TRY IT => Rewrite every one of the items below with "Hardcover" changed to "Paperback" and all other text left as it is. Don't include the pictures in your answer.

(Saved entries)
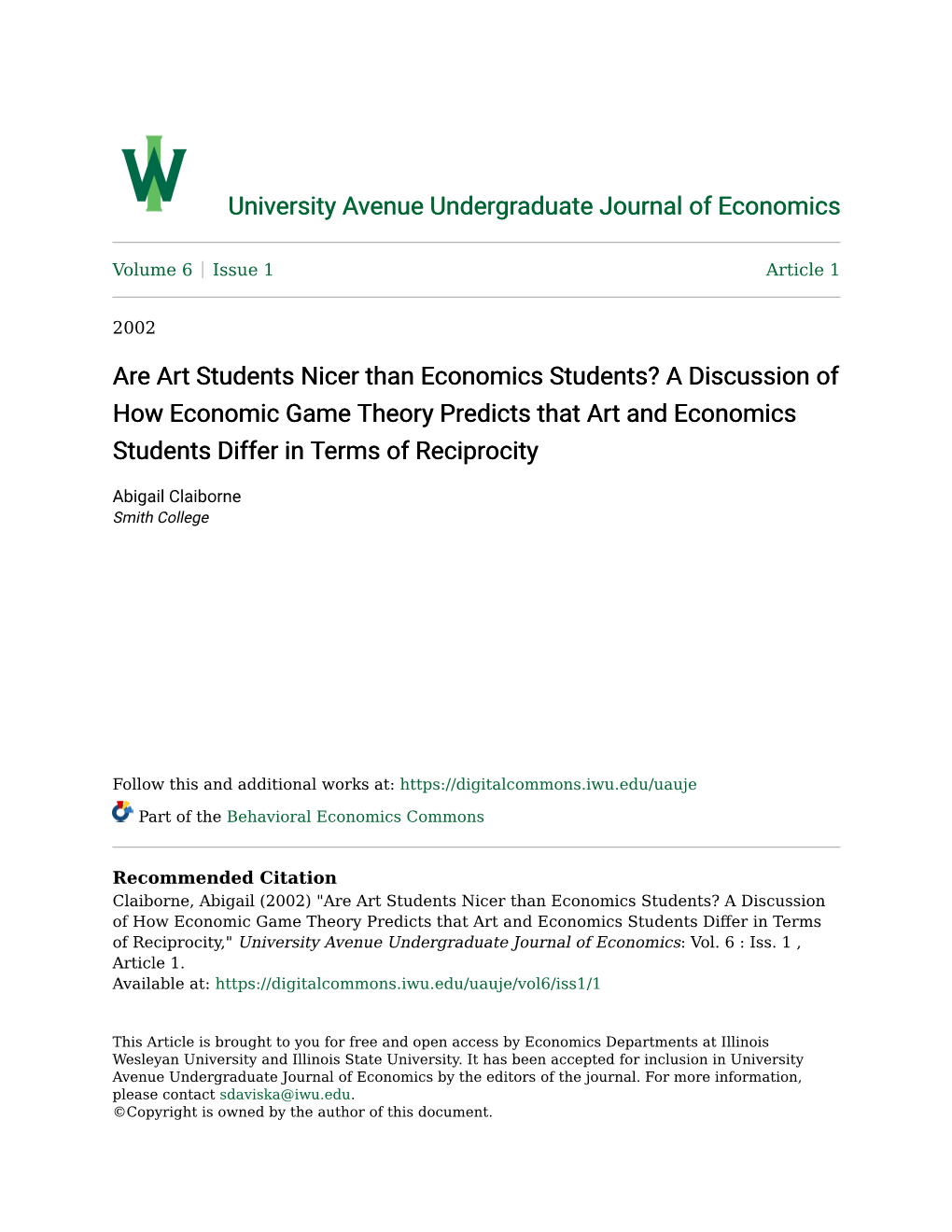 Are Art Students Nicer Than Economics Students? a Discussion of How Economic Game Theory Predicts That Art and Economics Students Differ in Terms of Reciprocity
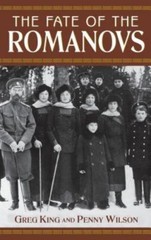 The Fate of the Romanovs – Hardcover By King, Greg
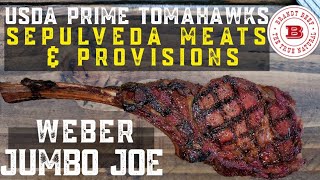 Tomahawk Steaks // Weber Jumbo Joe // Sepulveda Meats & Provisions // Brandt Beef //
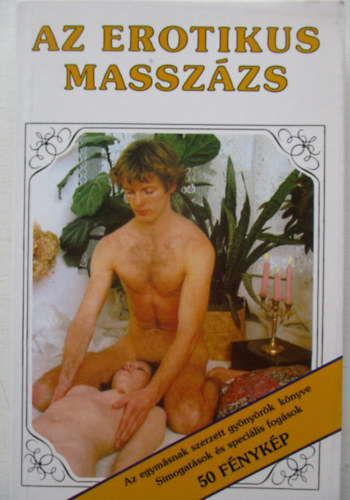 Pierre Ives - Az erotikus masszzs (50 fnykppel)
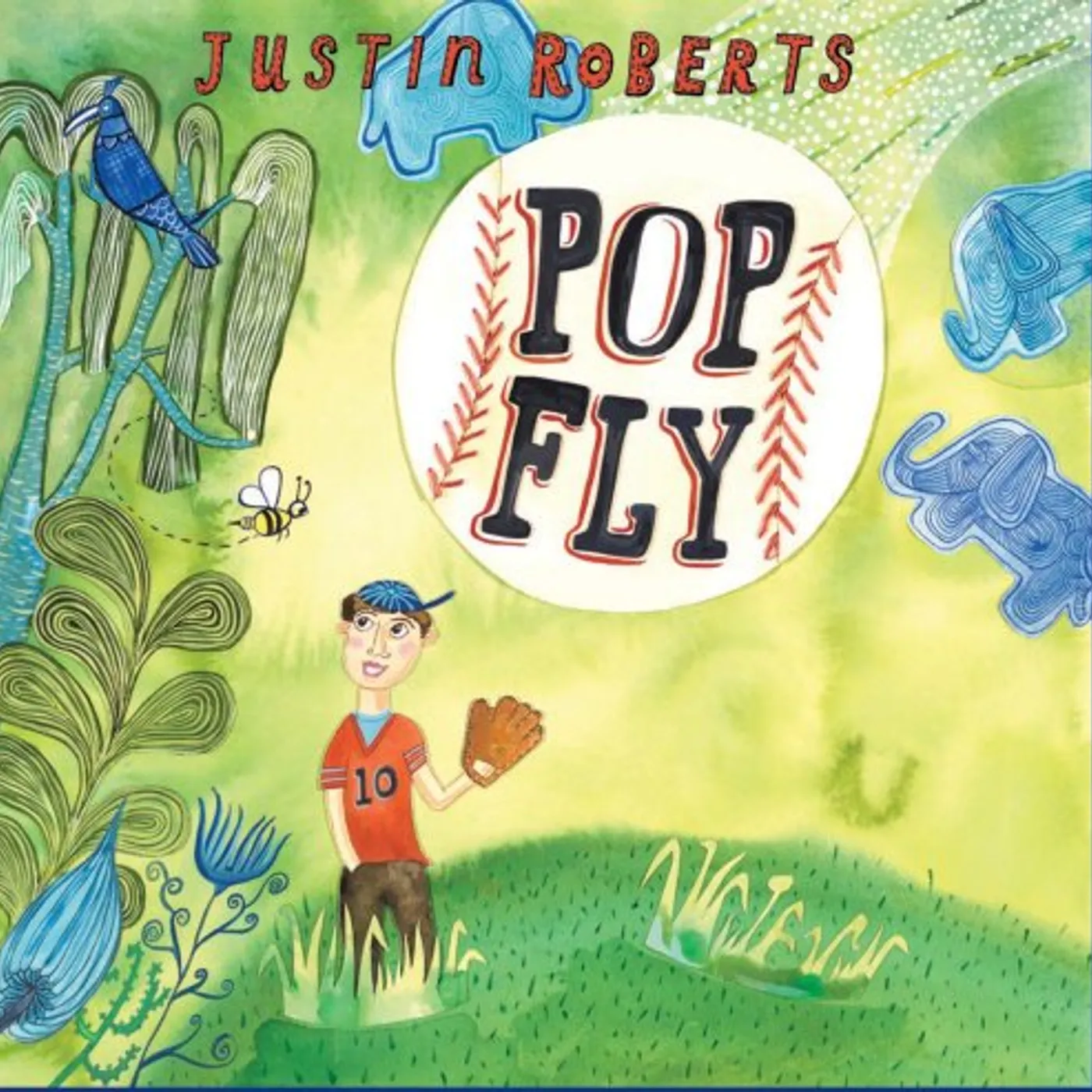Justin Roberts POP FLY CD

YOUR SOLUTION =>
 Are Art Students Nicer Than Economics Students? a Discussion of How Economic Game Theory Predicts That Art and Economics Students Differ in Terms of Reciprocity
 The Fate of the Romanovs – Paperback By King, Greg
 Tomahawk Steaks // Weber Jumbo Joe // Sepulveda Meats & Provisions // Brandt Beef //
 Pierre Ives - Az erotikus masszzs (50 fnykppel)
Justin Roberts POP FLY CD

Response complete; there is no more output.